There’s a concept from PL for this methodology: “bisimulation”. It replaces intelligence with massive test-coverage PLUS intrusive instrumentation/logging.

-A- problem with this approach, is that for any significant Python code, the data-structures will be complex, so the serializer-to-log and the OCaml deserializer-from-log will be similarly complex. But haha, it’s really, really easy to dump JSON from Python, and similarly easy to parse JSON from OCaml.

Problem: JSON is an ugly data type, and you wouldn’t want to write the functions to convert that JSON back into OCaml data structures by-hand. But lucky you, you have PPX derivers that can do it for you!

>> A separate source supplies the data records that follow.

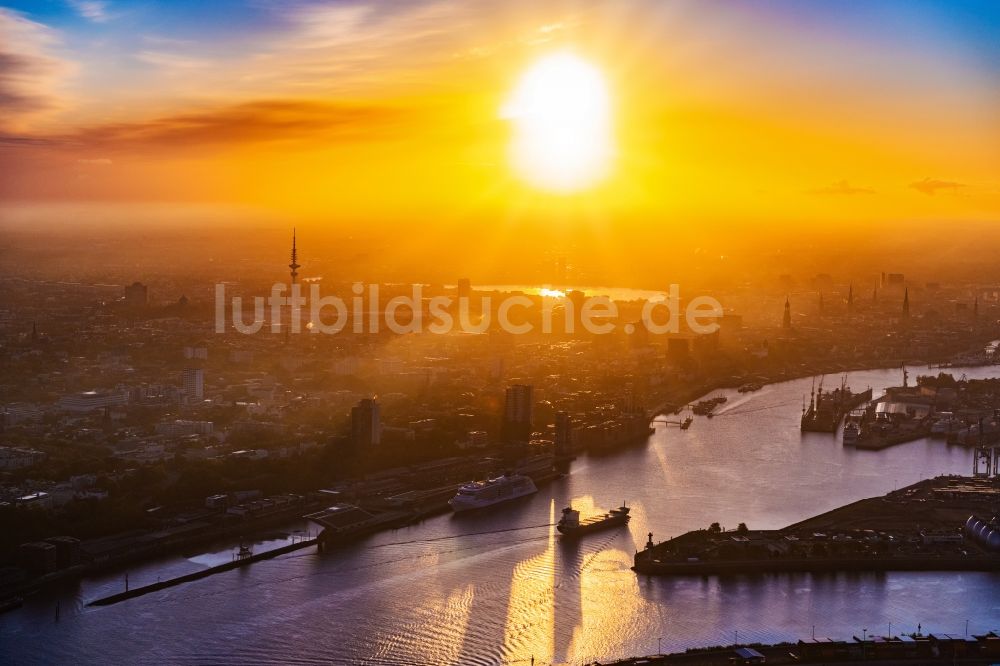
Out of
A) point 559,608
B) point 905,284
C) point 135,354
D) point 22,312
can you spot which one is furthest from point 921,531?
point 905,284

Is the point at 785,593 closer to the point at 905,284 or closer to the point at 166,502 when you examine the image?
the point at 166,502

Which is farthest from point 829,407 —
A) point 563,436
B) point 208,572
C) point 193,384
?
point 208,572

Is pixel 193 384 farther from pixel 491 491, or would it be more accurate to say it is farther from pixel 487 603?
pixel 487 603

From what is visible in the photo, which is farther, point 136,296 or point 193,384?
point 136,296

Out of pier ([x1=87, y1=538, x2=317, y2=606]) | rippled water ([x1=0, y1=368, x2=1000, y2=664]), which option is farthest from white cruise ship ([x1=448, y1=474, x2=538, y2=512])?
pier ([x1=87, y1=538, x2=317, y2=606])

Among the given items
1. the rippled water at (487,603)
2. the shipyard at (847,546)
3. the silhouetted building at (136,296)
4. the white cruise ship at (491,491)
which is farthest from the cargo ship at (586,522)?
the silhouetted building at (136,296)

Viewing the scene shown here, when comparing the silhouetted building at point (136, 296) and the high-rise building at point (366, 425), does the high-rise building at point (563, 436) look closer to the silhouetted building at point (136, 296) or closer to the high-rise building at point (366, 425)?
the high-rise building at point (366, 425)

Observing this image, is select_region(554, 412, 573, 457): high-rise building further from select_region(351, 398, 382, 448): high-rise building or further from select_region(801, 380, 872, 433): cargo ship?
select_region(801, 380, 872, 433): cargo ship
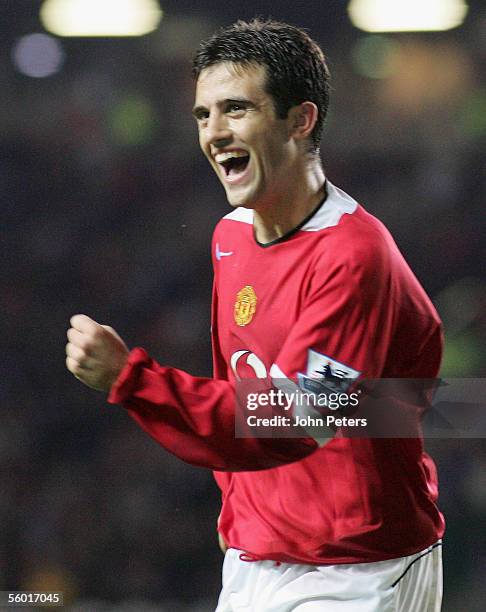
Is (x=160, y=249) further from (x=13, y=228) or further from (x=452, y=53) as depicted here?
(x=452, y=53)

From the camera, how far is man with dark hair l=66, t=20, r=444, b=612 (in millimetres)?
1083

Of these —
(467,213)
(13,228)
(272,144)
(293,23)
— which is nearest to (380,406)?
(272,144)

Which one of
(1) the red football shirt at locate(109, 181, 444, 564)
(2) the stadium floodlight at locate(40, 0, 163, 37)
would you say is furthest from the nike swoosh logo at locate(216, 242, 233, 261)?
Answer: (2) the stadium floodlight at locate(40, 0, 163, 37)

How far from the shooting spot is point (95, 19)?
1726 mm

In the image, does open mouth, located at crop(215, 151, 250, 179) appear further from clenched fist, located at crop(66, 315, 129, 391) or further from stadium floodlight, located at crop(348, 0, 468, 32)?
stadium floodlight, located at crop(348, 0, 468, 32)

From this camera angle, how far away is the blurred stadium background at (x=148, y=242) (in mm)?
1708

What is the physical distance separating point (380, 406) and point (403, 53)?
0.73 metres

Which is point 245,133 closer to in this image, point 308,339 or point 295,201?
point 295,201

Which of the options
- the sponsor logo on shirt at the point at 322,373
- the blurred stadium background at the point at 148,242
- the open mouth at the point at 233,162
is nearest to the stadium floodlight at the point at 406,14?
the blurred stadium background at the point at 148,242

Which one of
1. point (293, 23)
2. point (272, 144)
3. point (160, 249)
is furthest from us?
point (160, 249)

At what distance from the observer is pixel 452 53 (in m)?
1.69

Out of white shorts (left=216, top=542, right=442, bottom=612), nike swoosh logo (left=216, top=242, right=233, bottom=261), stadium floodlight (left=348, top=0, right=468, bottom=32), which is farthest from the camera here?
stadium floodlight (left=348, top=0, right=468, bottom=32)

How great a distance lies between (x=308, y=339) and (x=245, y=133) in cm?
28

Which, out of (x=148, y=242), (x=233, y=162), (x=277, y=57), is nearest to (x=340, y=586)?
(x=233, y=162)
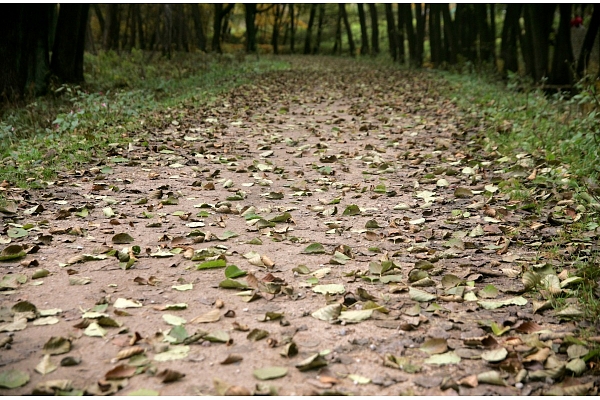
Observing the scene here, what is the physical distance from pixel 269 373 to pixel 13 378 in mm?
1147

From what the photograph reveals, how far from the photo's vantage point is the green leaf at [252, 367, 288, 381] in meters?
2.61

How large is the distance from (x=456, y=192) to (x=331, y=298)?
271cm

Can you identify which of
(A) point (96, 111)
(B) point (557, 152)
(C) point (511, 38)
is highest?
(C) point (511, 38)

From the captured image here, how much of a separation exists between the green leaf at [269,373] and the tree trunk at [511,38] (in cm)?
1509

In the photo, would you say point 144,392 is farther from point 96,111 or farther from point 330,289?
point 96,111

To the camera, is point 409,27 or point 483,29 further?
point 409,27

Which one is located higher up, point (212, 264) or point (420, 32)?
point (420, 32)

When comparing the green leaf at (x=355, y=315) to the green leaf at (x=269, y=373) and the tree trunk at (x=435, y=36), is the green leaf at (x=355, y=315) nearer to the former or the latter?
the green leaf at (x=269, y=373)

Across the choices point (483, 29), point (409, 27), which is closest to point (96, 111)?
point (483, 29)

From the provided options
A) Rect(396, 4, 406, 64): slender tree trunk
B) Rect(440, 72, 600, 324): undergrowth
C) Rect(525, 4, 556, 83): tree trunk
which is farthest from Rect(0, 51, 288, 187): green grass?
Rect(396, 4, 406, 64): slender tree trunk

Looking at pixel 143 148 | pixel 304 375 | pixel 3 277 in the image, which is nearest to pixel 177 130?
pixel 143 148

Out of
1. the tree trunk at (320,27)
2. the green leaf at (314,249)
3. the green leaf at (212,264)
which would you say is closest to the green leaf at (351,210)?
the green leaf at (314,249)

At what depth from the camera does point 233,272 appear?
3.74 metres

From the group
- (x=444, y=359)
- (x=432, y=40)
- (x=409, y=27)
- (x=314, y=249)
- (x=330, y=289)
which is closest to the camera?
(x=444, y=359)
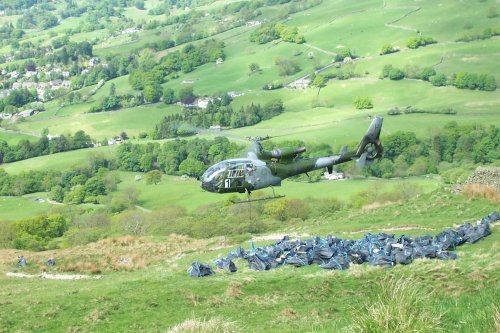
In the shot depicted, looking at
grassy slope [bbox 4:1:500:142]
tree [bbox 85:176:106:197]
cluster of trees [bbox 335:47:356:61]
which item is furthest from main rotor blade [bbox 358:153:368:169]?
cluster of trees [bbox 335:47:356:61]

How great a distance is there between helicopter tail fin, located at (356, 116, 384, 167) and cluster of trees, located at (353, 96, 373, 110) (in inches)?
4067

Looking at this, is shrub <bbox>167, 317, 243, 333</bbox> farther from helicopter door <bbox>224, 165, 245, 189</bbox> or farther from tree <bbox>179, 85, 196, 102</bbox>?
tree <bbox>179, 85, 196, 102</bbox>

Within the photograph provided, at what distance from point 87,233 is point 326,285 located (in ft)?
157

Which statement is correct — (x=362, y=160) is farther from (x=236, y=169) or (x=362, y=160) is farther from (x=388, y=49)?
(x=388, y=49)

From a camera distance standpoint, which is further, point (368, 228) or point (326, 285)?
point (368, 228)

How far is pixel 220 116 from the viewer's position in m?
150

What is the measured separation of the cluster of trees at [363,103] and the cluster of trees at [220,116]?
51.3 ft

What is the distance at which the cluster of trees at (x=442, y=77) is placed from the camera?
139375mm

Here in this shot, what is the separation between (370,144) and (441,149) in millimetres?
78632

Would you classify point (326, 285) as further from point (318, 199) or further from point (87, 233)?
point (318, 199)

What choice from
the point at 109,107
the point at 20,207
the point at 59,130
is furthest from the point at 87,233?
the point at 109,107

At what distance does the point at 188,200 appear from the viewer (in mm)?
98812

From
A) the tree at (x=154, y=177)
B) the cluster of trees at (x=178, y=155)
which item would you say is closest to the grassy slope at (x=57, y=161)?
the cluster of trees at (x=178, y=155)

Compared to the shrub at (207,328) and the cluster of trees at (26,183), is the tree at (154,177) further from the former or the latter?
the shrub at (207,328)
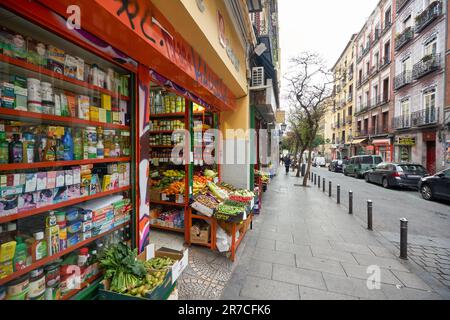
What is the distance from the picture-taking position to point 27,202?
184cm

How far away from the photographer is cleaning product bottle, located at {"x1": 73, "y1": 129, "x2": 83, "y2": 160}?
88.1 inches

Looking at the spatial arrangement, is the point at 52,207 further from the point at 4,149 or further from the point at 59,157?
the point at 4,149

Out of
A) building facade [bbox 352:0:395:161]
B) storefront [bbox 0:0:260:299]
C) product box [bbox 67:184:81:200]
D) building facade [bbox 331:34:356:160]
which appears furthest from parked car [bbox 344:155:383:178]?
product box [bbox 67:184:81:200]

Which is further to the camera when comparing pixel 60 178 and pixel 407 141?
pixel 407 141

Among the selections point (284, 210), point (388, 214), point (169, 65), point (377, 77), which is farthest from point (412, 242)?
point (377, 77)

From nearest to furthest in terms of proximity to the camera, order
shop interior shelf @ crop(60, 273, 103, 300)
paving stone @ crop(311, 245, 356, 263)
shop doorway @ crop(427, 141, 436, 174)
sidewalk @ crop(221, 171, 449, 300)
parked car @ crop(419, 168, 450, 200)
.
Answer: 1. shop interior shelf @ crop(60, 273, 103, 300)
2. sidewalk @ crop(221, 171, 449, 300)
3. paving stone @ crop(311, 245, 356, 263)
4. parked car @ crop(419, 168, 450, 200)
5. shop doorway @ crop(427, 141, 436, 174)

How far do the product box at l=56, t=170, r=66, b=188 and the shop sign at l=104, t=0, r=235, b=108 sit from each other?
5.04 ft

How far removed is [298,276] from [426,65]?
2065 centimetres

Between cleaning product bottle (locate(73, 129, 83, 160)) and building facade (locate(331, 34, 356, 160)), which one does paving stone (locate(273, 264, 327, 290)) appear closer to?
cleaning product bottle (locate(73, 129, 83, 160))

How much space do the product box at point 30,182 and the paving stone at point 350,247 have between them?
192 inches

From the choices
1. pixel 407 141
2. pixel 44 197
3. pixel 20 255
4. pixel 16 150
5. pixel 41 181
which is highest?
pixel 407 141

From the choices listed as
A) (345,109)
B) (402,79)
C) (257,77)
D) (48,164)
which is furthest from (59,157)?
(345,109)

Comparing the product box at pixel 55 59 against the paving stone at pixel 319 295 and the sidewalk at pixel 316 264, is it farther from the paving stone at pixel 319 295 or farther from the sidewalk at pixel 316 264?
the paving stone at pixel 319 295

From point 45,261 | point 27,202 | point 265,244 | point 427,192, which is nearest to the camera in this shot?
point 27,202
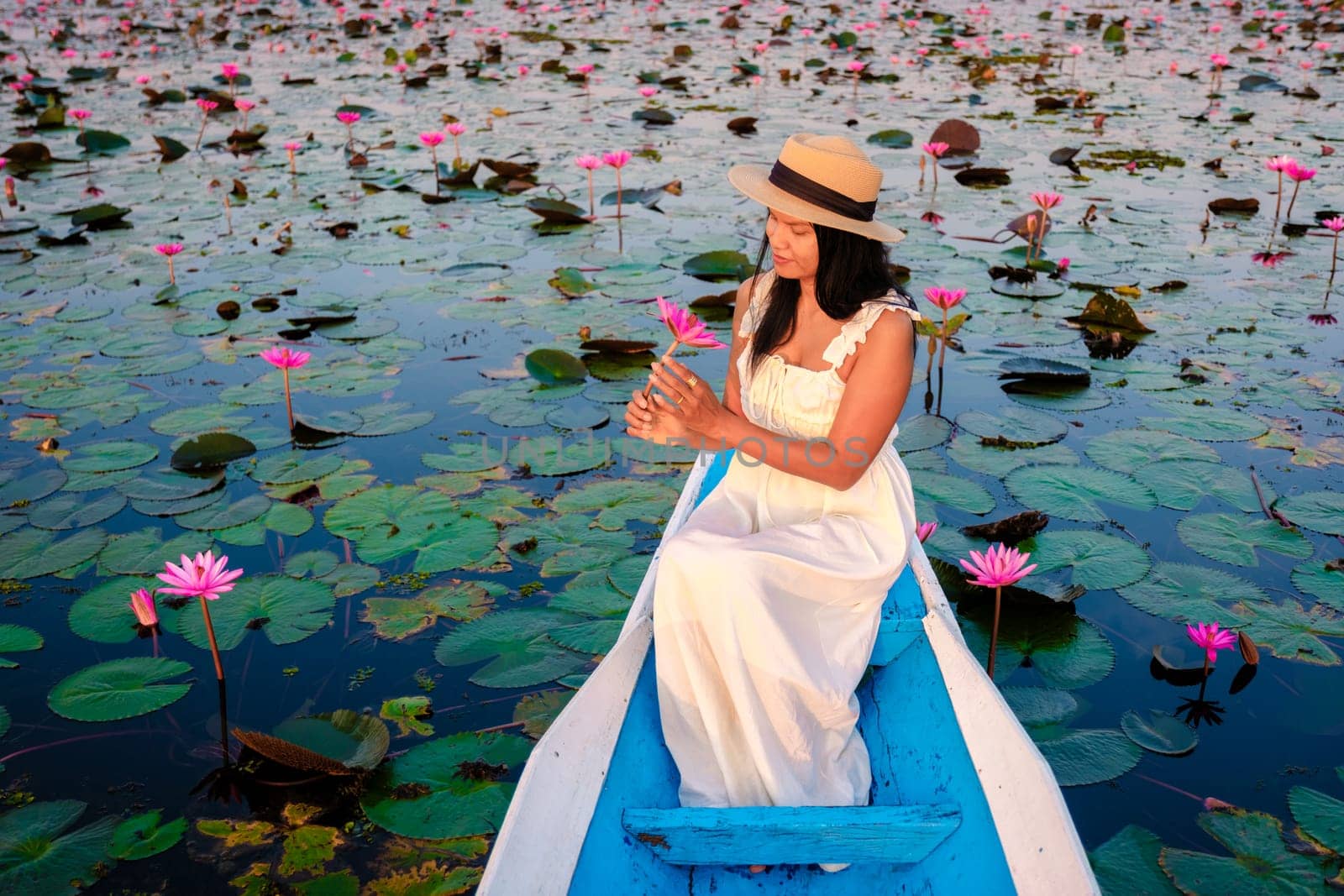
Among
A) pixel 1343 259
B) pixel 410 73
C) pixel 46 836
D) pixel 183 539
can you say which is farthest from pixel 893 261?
pixel 410 73

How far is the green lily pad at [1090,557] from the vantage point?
3.10m

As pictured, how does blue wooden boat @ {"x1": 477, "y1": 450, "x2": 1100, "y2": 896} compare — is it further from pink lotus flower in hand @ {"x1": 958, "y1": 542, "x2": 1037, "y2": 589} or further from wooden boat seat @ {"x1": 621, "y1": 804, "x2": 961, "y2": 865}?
pink lotus flower in hand @ {"x1": 958, "y1": 542, "x2": 1037, "y2": 589}

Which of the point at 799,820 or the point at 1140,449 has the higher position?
the point at 799,820

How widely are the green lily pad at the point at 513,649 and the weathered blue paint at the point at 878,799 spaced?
62 cm

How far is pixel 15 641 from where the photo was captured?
9.37 ft

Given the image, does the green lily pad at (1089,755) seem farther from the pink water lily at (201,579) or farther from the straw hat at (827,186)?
the pink water lily at (201,579)

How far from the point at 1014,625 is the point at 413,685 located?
1.65 m

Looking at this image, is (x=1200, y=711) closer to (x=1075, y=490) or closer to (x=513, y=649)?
(x=1075, y=490)

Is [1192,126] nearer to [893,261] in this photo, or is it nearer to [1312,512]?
[893,261]

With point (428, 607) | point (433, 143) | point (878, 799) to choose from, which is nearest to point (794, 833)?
point (878, 799)

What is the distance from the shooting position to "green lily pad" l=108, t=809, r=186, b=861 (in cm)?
221

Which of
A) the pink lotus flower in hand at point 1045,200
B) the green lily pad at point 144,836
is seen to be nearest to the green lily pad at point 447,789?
the green lily pad at point 144,836

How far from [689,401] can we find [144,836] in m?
1.51

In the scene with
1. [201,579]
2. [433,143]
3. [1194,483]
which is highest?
[433,143]
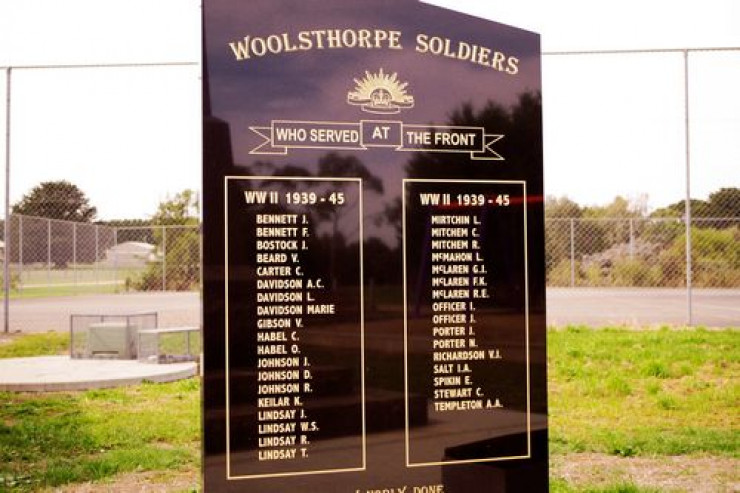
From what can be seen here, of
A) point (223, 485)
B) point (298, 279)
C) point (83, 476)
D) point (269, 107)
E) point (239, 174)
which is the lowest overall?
point (83, 476)

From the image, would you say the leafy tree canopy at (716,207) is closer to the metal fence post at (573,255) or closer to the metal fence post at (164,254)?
the metal fence post at (573,255)

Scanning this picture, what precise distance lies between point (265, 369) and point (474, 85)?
6.40 ft

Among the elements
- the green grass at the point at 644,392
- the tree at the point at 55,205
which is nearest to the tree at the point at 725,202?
the green grass at the point at 644,392

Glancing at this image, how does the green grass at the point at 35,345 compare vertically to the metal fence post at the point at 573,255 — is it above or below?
below

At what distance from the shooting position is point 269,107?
14.2 feet

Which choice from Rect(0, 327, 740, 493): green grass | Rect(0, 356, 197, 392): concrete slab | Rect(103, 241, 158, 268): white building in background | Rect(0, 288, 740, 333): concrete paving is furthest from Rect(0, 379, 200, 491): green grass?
Rect(103, 241, 158, 268): white building in background

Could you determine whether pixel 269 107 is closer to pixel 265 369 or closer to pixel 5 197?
pixel 265 369

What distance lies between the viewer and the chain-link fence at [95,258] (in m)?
18.0

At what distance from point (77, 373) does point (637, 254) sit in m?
10.2

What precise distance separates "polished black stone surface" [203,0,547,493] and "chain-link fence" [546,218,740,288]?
36.9 feet

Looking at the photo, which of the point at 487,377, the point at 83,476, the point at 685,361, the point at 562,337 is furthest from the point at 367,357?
the point at 562,337

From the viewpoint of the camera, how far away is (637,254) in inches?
628

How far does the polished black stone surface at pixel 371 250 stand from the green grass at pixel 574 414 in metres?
2.20

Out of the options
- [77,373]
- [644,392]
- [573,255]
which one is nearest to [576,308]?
[573,255]
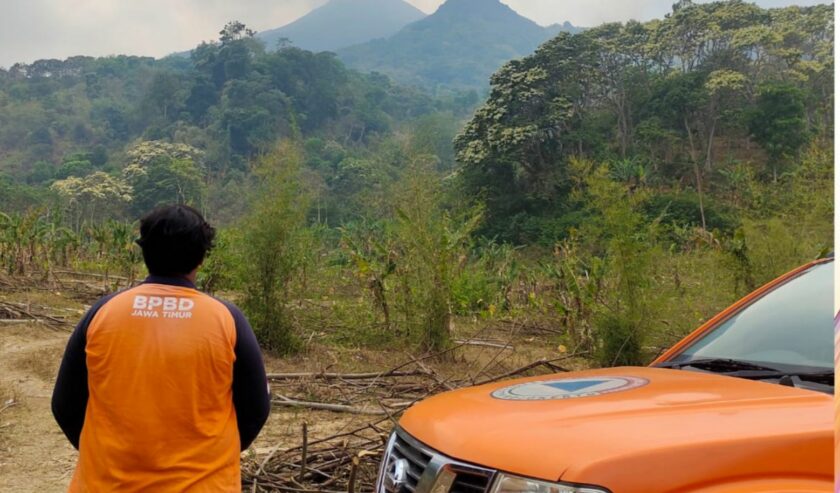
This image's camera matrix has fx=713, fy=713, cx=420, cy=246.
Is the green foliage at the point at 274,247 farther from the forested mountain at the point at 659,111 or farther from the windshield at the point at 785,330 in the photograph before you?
the forested mountain at the point at 659,111

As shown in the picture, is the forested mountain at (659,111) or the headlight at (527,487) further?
the forested mountain at (659,111)

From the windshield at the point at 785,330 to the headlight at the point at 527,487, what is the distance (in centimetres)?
122

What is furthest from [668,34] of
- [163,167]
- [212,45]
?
[212,45]

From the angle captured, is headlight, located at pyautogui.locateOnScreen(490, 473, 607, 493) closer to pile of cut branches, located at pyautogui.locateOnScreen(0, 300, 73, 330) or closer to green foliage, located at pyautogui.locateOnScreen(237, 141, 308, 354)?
green foliage, located at pyautogui.locateOnScreen(237, 141, 308, 354)

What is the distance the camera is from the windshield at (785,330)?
8.59 ft

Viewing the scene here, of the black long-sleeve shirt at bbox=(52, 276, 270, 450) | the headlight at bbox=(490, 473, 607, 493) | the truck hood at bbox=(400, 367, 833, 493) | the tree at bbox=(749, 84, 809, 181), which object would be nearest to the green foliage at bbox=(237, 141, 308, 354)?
the black long-sleeve shirt at bbox=(52, 276, 270, 450)

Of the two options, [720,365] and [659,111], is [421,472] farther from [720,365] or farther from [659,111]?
[659,111]

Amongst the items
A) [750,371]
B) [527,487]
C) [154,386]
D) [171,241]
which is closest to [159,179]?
[171,241]

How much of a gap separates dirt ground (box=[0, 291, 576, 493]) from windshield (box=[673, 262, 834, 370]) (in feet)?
10.8

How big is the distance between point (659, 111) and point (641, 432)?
43.3m

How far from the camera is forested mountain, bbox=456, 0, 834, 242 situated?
125 ft

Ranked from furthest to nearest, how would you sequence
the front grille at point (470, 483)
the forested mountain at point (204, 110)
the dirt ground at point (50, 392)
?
the forested mountain at point (204, 110)
the dirt ground at point (50, 392)
the front grille at point (470, 483)

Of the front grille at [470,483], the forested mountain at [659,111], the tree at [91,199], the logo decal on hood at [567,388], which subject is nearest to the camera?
the front grille at [470,483]

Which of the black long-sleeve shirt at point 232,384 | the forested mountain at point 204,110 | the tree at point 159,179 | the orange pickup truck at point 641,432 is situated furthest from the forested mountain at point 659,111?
the black long-sleeve shirt at point 232,384
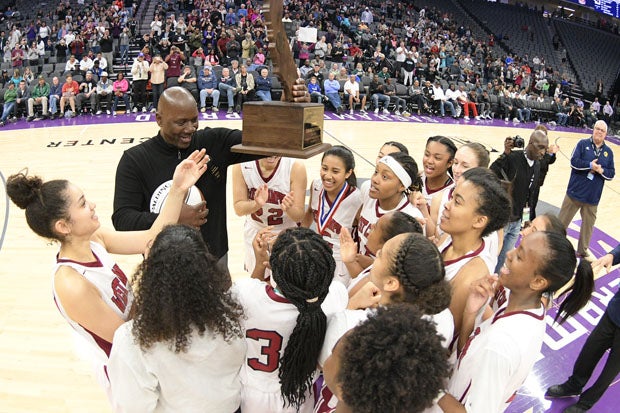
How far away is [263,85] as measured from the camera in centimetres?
1206

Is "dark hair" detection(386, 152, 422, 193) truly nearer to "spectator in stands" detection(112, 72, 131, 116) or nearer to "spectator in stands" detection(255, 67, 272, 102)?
"spectator in stands" detection(255, 67, 272, 102)

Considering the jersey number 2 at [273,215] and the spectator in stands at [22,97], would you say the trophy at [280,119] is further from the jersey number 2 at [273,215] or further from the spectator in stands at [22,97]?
the spectator in stands at [22,97]

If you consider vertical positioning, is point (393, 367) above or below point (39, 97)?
above

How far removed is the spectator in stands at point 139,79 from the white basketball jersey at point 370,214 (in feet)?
33.6

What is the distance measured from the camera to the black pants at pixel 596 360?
2.66 m

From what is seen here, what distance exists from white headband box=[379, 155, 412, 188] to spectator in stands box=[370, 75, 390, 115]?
11.6 m

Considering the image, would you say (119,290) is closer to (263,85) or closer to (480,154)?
(480,154)

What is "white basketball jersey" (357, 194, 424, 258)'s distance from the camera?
2.69 m

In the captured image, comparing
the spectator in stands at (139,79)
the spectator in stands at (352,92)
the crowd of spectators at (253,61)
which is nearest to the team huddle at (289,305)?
the crowd of spectators at (253,61)

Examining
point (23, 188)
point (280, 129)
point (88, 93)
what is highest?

So you write an OCaml type that looks like your Python data-structure’s outputted JSON, and try it out – try to demarshal bits of your Python-generated log. And BOOM! you get errors during deserialization. And they’re not very helpful, b/c your Python-generated JSON blobs are -big-. Somewhere inside there, something blew up. So much fun! So much winning! I’m tired already of the winning!

If I use a Yojson deserializer[1], I get:

error Mimick.json_log_t

and to be fair, it can’t go any further, really: it doesn’t have any -location- information from the original JSON it could adduce to tell me where to look! But if there -were- location information, then the generated deserializer (which is in every other respect identical to to the generated Yojson deserializer mentioned above) will output:

File "_build/CompositeLexers/LexerDelegatorInvokesDelegateRule/json.log", line 6, characters 19-217:
: error Mimick.prediction_context_t

which leads me much closer to the JSON that wasn’t deserializable. It isn’t perfect, but it’s so, so much easier!

[1] I should note that the “Yojson deserializer” I mention above, is one generated by my pa_ppx code, so not the official ppx_deriving_yojson. It’s possible that that deserializer generates better error-messages. But even so, when you’re processing a megabyte of JSON logs, spread across 300+ files, you want as precise error-messages as possible, and that means -locations-.

FWIW jsont has pretty good error reporting abilities.

Daniel,

I am -sorely- tempted to write a PPX deriver that uses jsont as a target for deserialization. After I get done this port …

In fact I think @vds already went there.